In this mode, the input file is read 3 lines at a time.  The 3 lines are then 
inserted inside <A HREF> and </A> pairs.  The output will be something like:

  <A HREF="tmpname.html#line1">line1</A>, <A HREF="tmpname.html#line2">line2</A>, <A HREF="tmpname.html#line3">line3</A>, 
  <A HREF="tmpname.html#line4">line4</A>, <A HREF="tmpname.html#line5">line5</A>, <A HREF="tmpname.html#line6">line6</A>, 

In the ouput file, the filename "tmpname.html" should be changed (using a text 
editor's "Search & Replace") to whatever filename the sub-links point to.


Text > HTML PRE
===============
This is basically the same as Text To HTML (see above) except that the text 
will be enclosed in HTML <PRE> and </PRE> tags.  This essentially leaves the 
body of the text "as is".


Text > HTML Contents Table
==========================
This reads an input file and creates an HTML file containing a table.  Each 
line of the input file is inserted 3 times to create an entry of the form 
"<TR><TD><B>line</B></TD><TD><LI><A HREF="line">line</A></TD></TR>".


Text > HTML Table Data
======================
This also reads an input file and creates an HTML file containing a table.  
However, the input file should be a tab-delimited text file (usually exported 
from a spreadsheet file) and there should be no more than 1 tab character 
separating the fields.


HTML > Text
===========
In this mode, an HTML input file is read to produce an output file with the 
HTML tags stripped.  Processing procedes as follows:

- When gTextCvt encounters a '<' character, a flag is set indicating that we 
  are now inside of an HTML tag.  The following characters are ignored until a
  '>' is encountered.
- When gTextCvt encounters a '>' character, the "In Tag" flag is cleared and 
  the following characters are written to the output file until the next '<'.
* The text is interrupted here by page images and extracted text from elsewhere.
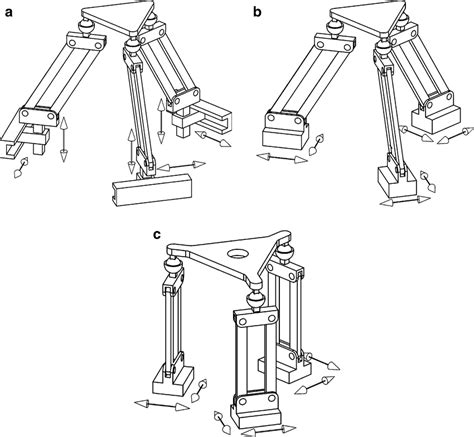 a

b

c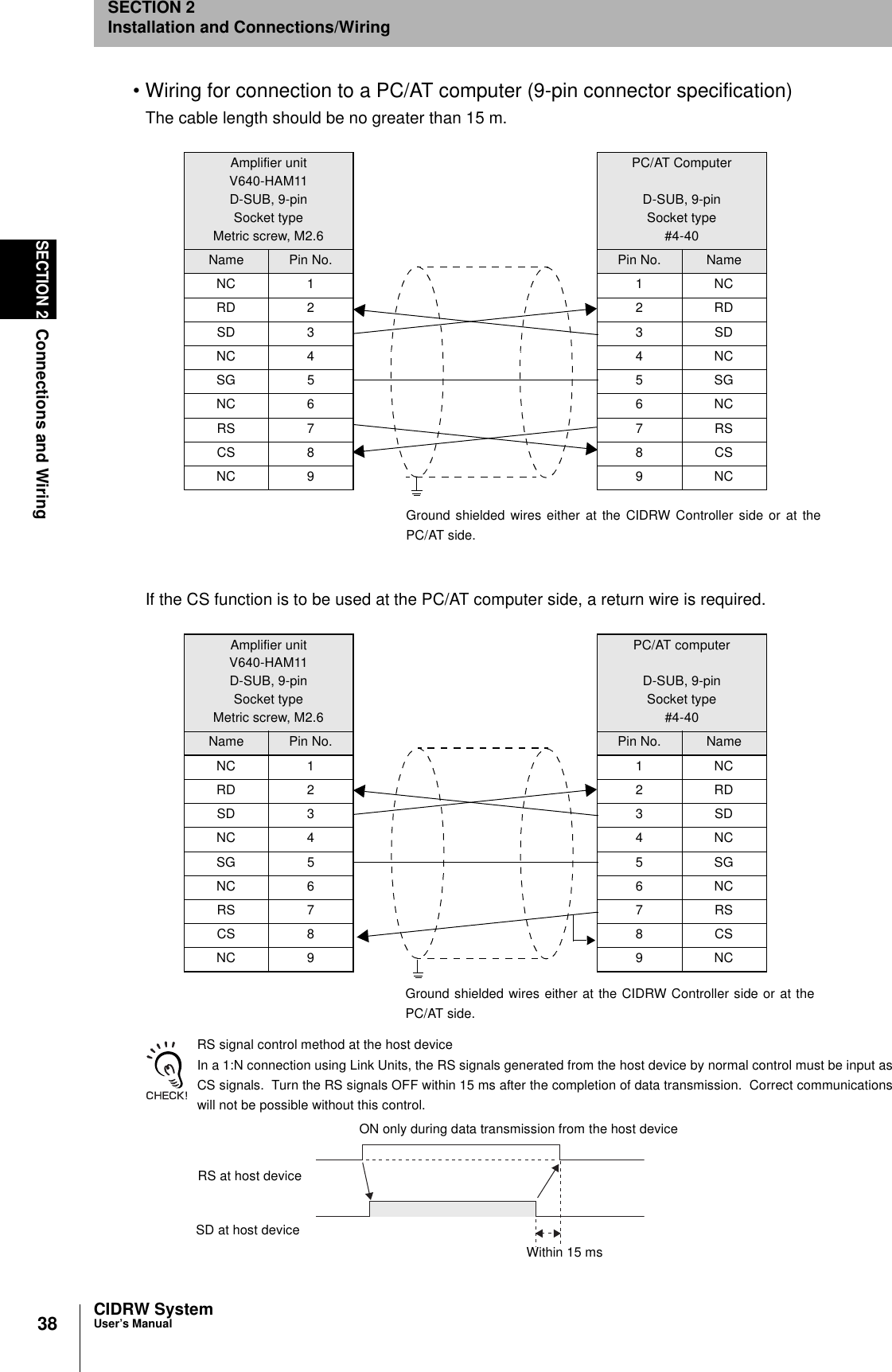 SECTION 2
Installation and Connections/Wiring

SECTION 2 Connections and Wiring

• Wiring for connection to a PC/AT computer (9-pin connector specification)
The cable length should be no greater than 15 m.

Amplifier unit
V640-HAM11
D-SUB, 9-pin
Socket type
Metric screw, M2.6

| Name | Pin No. |
|---|---|
| NC | 1 |
| RD | 2 |
| SD | 3 |
| NC | 4 |
| SG | 5 |
| NC | 6 |
| RS | 7 |
| CS | 8 |
| NC | 9 |

PC/AT Computer

D-SUB, 9-pin
Socket type
#4-40

| Pin No. | Name |
|---|---|
| 1 | NC |
| 2 | RD |
| 3 | SD |
| 4 | NC |
| 5 | SG |
| 6 | NC |
| 7 | RS |
| 8 | CS |
| 9 | NC |

Ground shielded wires either at the CIDRW Controller side or at the PC/AT side.

If the CS function is to be used at the PC/AT computer side, a return wire is required.

Amplifier unit
V640-HAM11
D-SUB, 9-pin
Socket type
Metric screw, M2.6

| Name | Pin No. |
|---|---|
| NC | 1 |
| RD | 2 |
| SD | 3 |
| NC | 4 |
| SG | 5 |
| NC | 6 |
| RS | 7 |
| CS | 8 |
| NC | 9 |

PC/AT computer

D-SUB, 9-pin
Socket type
#4-40

| Pin No. | Name |
|---|---|
| 1 | NC |
| 2 | RD |
| 3 | SD |
| 4 | NC |
| 5 | SG |
| 6 | NC |
| 7 | RS |
| 8 | CS |
| 9 | NC |

Ground shielded wires either at the CIDRW Controller side or at the PC/AT side.

CHECK!
RS signal control method at the host device
In a 1:N connection using Link Units, the RS signals generated from the host device by normal control must be input as CS signals. Turn the RS signals OFF within 15 ms after the completion of data transmission. Correct communications will not be possible without this control.

ON only during data transmission from the host device
RS at host device
SD at host device
Within 15 ms

38
CIDRW System
User's Manual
Note: If the HTML input file contains '<' or '>' characters which are not used 
to specify HTML tags, the characters should be replaced with "&lt;" (less than) 
and "&gt;" (greater than) strings (or any other unique strings) which can later 
be replaced with '<' and '>'.


==============================================================================
 Miscellaneous Notes
==============================================================================

The File|Save menu item writes the current contents of the editor to the file 
named in the 'Src' field, NOT the file named in the 'Dst' field.  The file or 
directory named in the 'Dst' field is used as the destination path when the 
[Convert] button is pressed.  It's important not to confuse the two.